TASKS AND EXERCISES:
1) Answer these questions from the NTP passage:
(a) What distribution did the simulations use for the noise?
(b) In those simulations, what happens to offset RMS when the time constant is decreased by 2?
(c) According to the last quoted remark, where is it better to adjust the constant?
2) Reproduce the NTP passage word for word, everything from "The thing is, an" down to "to begin with.".

====== PASSAGE PROVIDED ======

I'd also expect this to be quite similar to most everyday Linux 
uses.

> On the opposite side is an idle machine in a room with stable 
> temperature syncing over wireless or dial-up. I don't have access 
> to such machine, but in simulations (noise with exponential 
> distribution) I see that offset RMS doubles when the time constant 
> is decreased by 2.

The thing is, an idle machine in a room with stable temperature is 
in a good position anyway to have stable time, right? We should 
rather care about the common-case of temperature variations, 
reboots, etc.

That is where NTP _helps the most_ - as the physical environment is 
very entropy laden to begin with.

> Maybe for most of the users the change would be an improvement. I 
> don't have any statistics to back it up or claim otherwise. 
> However, if the constant needs to be adjusted, it's better to do 
> it in NTP.

====== RECORDED DATA ======

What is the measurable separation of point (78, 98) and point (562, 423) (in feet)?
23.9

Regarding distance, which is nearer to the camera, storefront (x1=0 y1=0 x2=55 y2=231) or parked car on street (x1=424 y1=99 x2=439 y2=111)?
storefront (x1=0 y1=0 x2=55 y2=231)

======

RESPONSES BY TASK:
1)
(a) An exponential distribution.
(b) It doubles.
(c) In NTP.

2)
The thing is, an idle machine in a room with stable temperature is 
in a good position anyway to have stable time, right? We should 
rather care about the common-case of temperature variations, 
reboots, etc.

That is where NTP _helps the most_ - as the physical environment is 
very entropy laden to begin with.